One question: Did this profile have a new account under 12 months age at the time the auto loan was added? If yes, then the new account penalty should already be in place. If no, then I would have expected a point drop on Fico 8.
Side note: Industry option Ficos have an overlay scorecard worth +/- 50 points. We do know from reason codes that Auto Fico looks for presence of an Auto loan in its scoring algorithm. Your data point provides some quantification. My guess is a auto loan might be worth 20 points toward the Fico 8 Auto overlay but none toward the Fico Bankcard overlay. I don't think the overlay cares about open/closed status.
@Thomas_Thumb wrote:Another good data point showing effect of adding a non mortgage installment loan on a revolving only profile. A loan, where none existed before, may be worth 35 points (or so). I this case the "bonus points" are offset by the high B/L ratio on the installment loan.
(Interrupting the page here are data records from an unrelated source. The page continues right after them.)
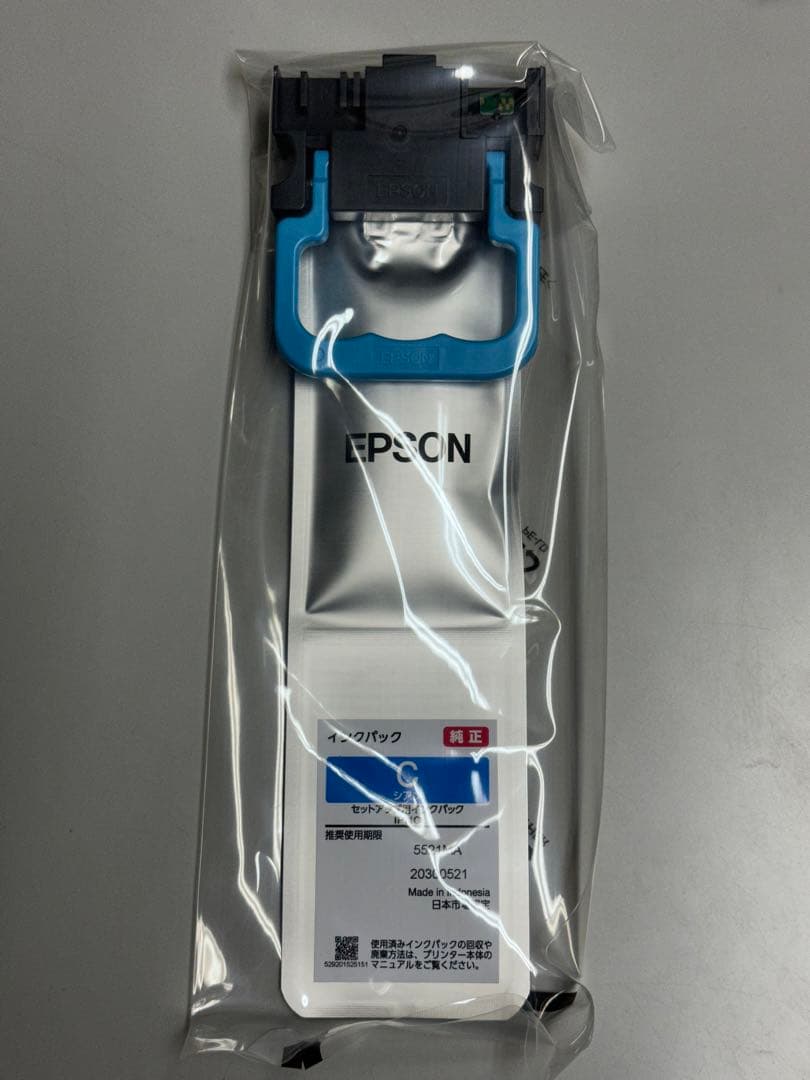 エプソン 純正インクEPSON PX-M887F S887対応 IP11 4色 - メルカリ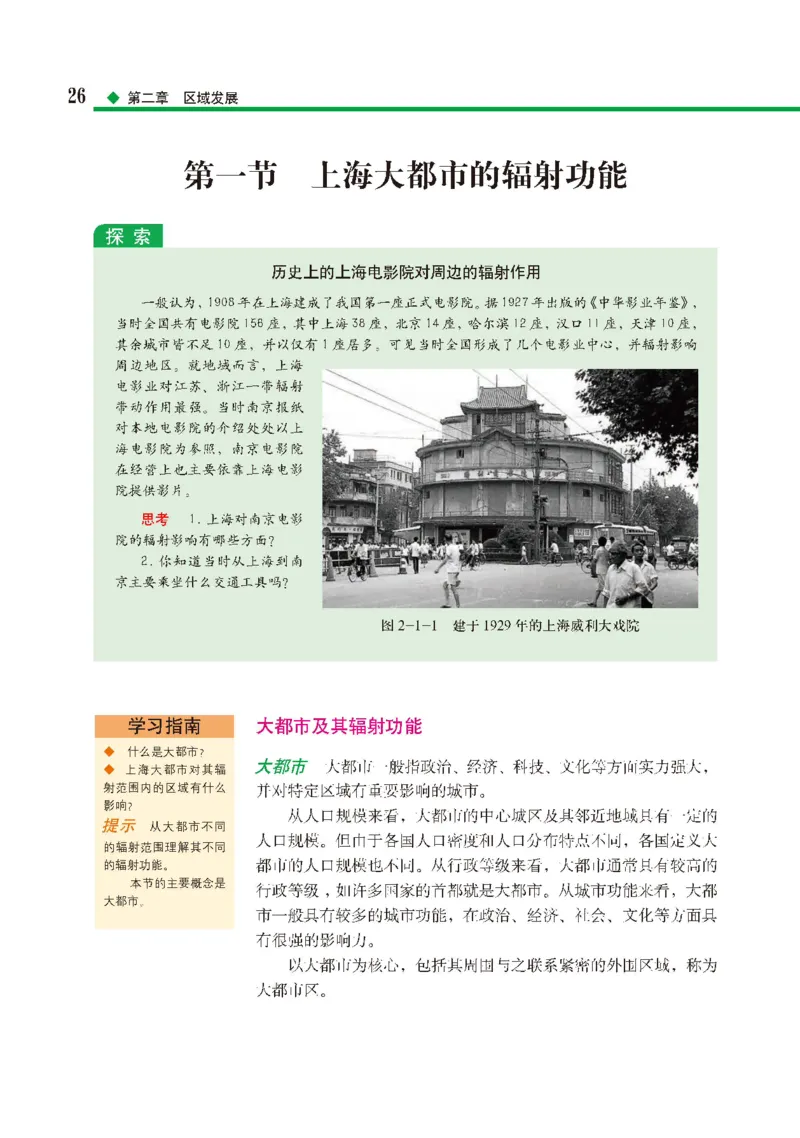 中图版地理选修第二册高清教材_4-教培资料-26年最新资料-同步更新_初中高中教资_03科三专项（进去保存报考的学科即可）_02科三专项（笔记真题思维导图教学设计版本二）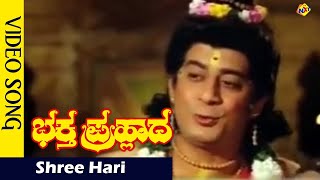 Download lagu Shree Hari Video Song | Bhakta Prahlada kannada Movie Songs | Ranga Rao | Anjali Devi | Vega Music mp3 Download lagu Shree Hari Video Song | Bhakta Prahlada kannada Movie Songs | Ranga Rao | Anjali Devi | Vega Music mp3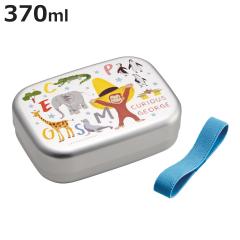 �ٓ��� 370ml �A���~�ٓ��� ������̃W���[�WZOO �i �W���[�W ���ٓ��� �����`�{�b�N�X ��i �ۉ��ɑΉ� �q�� ���{�� �ۉ��� OK ���ٓ� 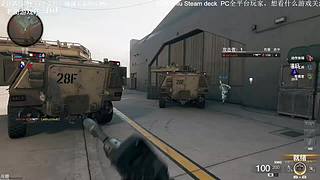 老衡：最菜穿越火线选手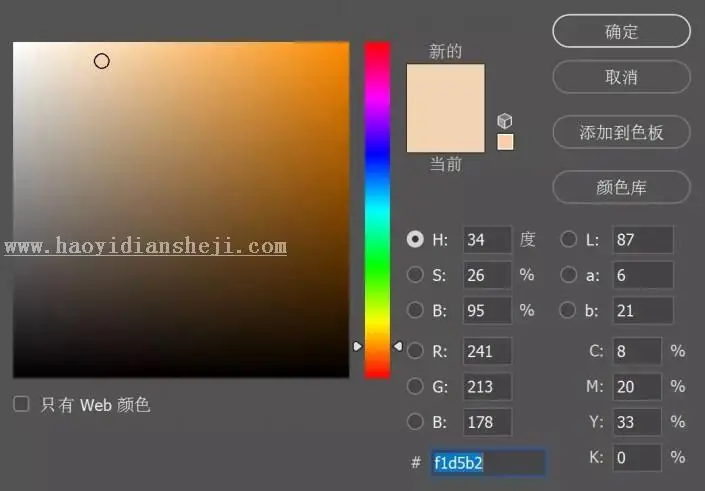 换背景，用PS把黑白照片变成彩色_www.haoyidiansheji.com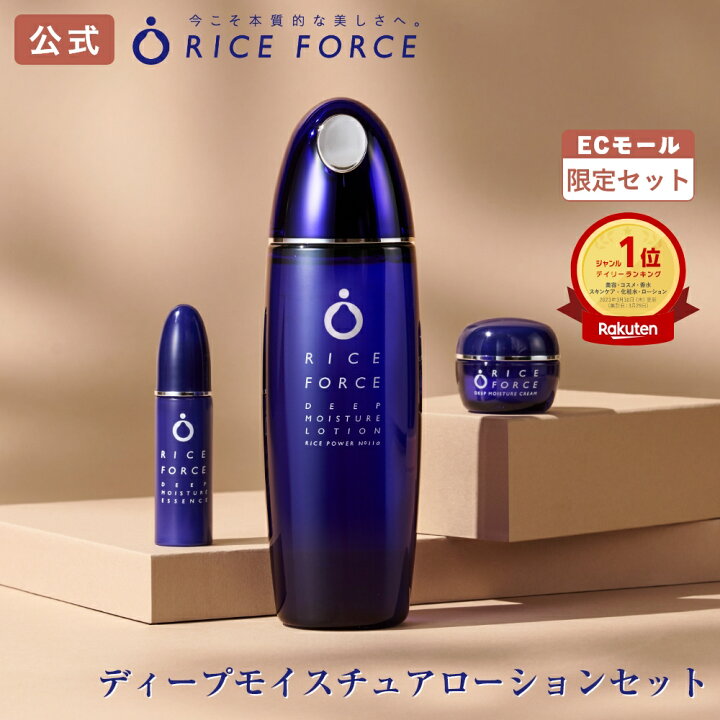 楽天市場】＜透明感つくる＞化粧水 セット 薬用 保湿 乾燥 毛穴 小じわ 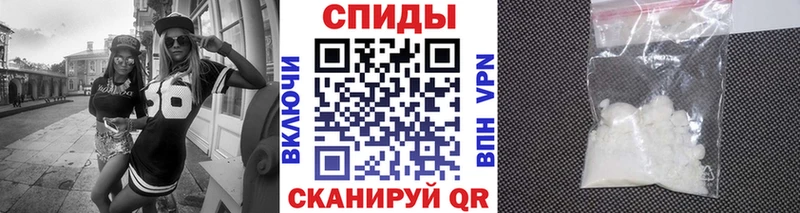 ссылка на мегу ссылка  Выкса  Метамфетамин кристалл 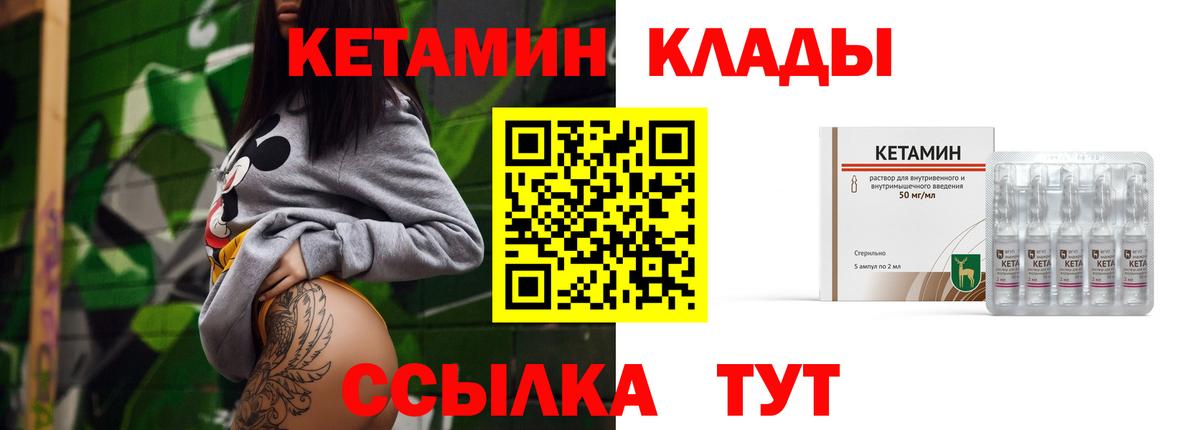 КЕТАМИН ketamine  Вход с VPN  КЕТАМИН ketamine  Медногорск 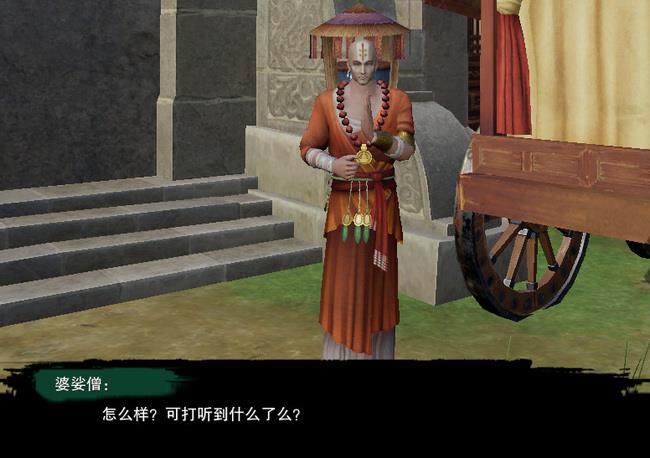 剑三清茗小龟前置任务是什么 剑三清茗小龟前置任务是什么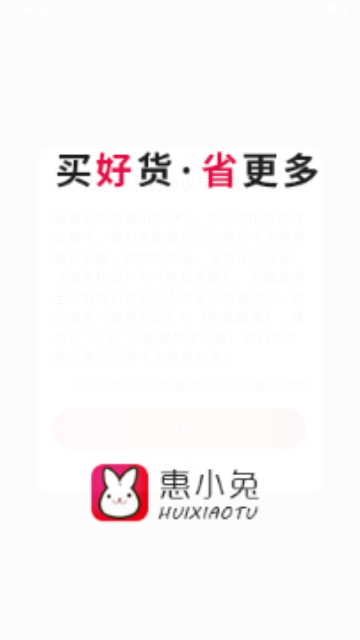 惠小兔2024最新版 V7.2.2截图1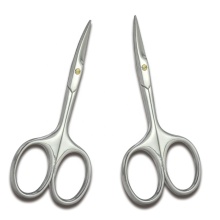 Personal care tools eyebrow use women beauty scissors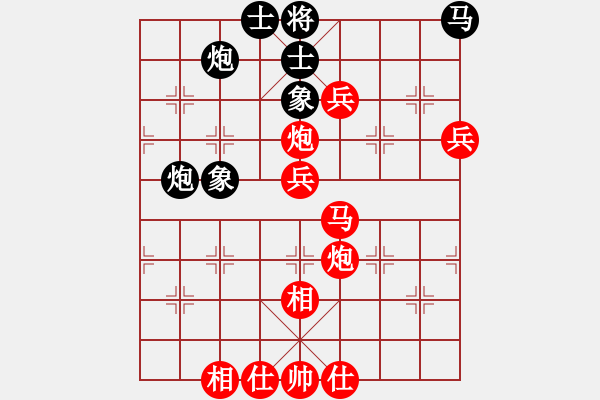 象棋棋譜圖片：150613 第四輪 第三臺(tái) 廖文杰(古來(lái)) 勝 李業(yè)(昔加末) - 步數(shù)：90 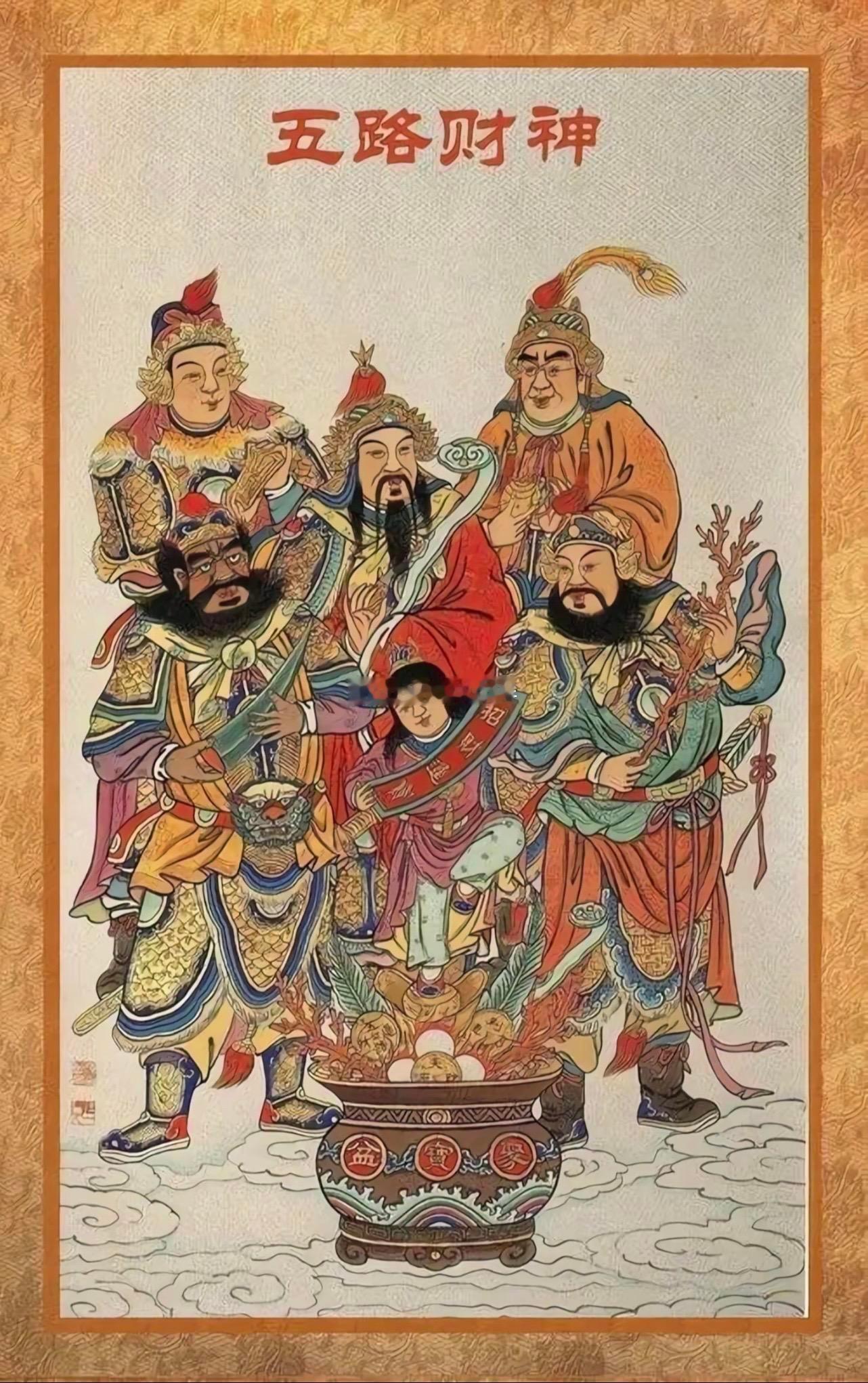 恭迎五路财神。 五路财神 天门开，地门开，五方财神进门来，一赐福二赐财赐来金银抱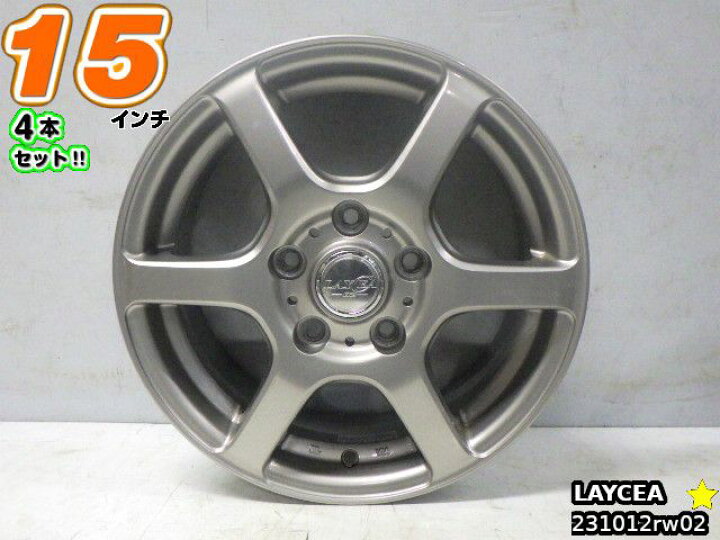 楽天市場】【中古】中古ホイール 15インチ 4本セットLAYCEA(レイシア 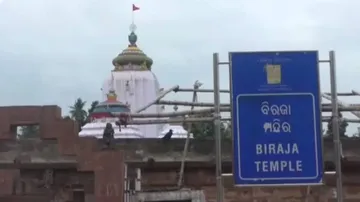 ଆସନ୍ତା ୪ରୁ ଖୋଲିବ ବିରଜା ମନ୍ଦିର: ଭକ୍ତଙ୍କ ମନରେ ବଢିଲା ଉତ୍ସାହ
Although the mortgage Ficos like seeing a loan on file for mix, they don't seem to care if it is open or closed. Perhaps this helps explain the typical score drop on Fico 8 when closing a single open loan but minimal change on mortgage Ficos when a single open loan is closed.
One question: Did this profile have a new account under 12 months age at the time the auto loan was added? If yes, then the new account penalty should already be in place. If no, then I would have expected a point drop on Fico 8.
Side note: Industry option Ficos have an overlay scorecard worth +/- 50 points. We do know from reason codes that Auto Fico looks for presence of an Auto loan in its scoring algorithm. Your data point provides some quantification. My guess is a auto loan might be worth 20 points toward the Fico 8 Auto overlay but none toward the Fico Bankcard overlay. I don't think the overlay cares about open/closed status.
No there was no other account open less than 12 months, so this one would have been assessed the new account penalty. I too was expecting a FICO 8 point drop.
Thanks -
I can't recall if Birdman's long thread on Fico scoring zeroed in on the new account penalty being specific to addition of a revolving account - installment account exclusion?
The new account penalty is typically 20 to 30 points (probably on the higher side for a thin/young file). A new inquiry typically costs 5 points.
Your data supports the idea that installment loans aren't considered in the new account penalty.
@Thomas_Thumb wrote:
Thanks -
I can't recall if Birdman's long thread on Fico scoring zeroed in on the new account penalty being specific to addition of a revolving account - installment account exclusion?
The new account penalty is typically 20 to 30 points (probably on the higher side for a thin/young file). A new inquiry typically costs 5 points.
Your data supports the idea that installment loans aren't considered in the new account penalty.
I believe it is. When I used to add Alliant SSL's they were referenced as new accounts. And in experian.com for the thin file I'm monitoring, in the FICO scoring factors it's referencing the fact that the newest account is 1 month old. The only account fitting that description is the auto loan.
Just because the score didn't move doesn't mean it wasn't factored into the net score.
Here there were positives: credit mix, open loan
And negatives: high installment utilization, new account
I think they just balanced each other out.
Update 1/12/23
When the inquiries hit a month later (multiple inquiries aggregated as one) EX FICO 8 and Auto 8 each dropped 3 points. So the net result in those scores was FICO 8 -3, Auto 8 +21.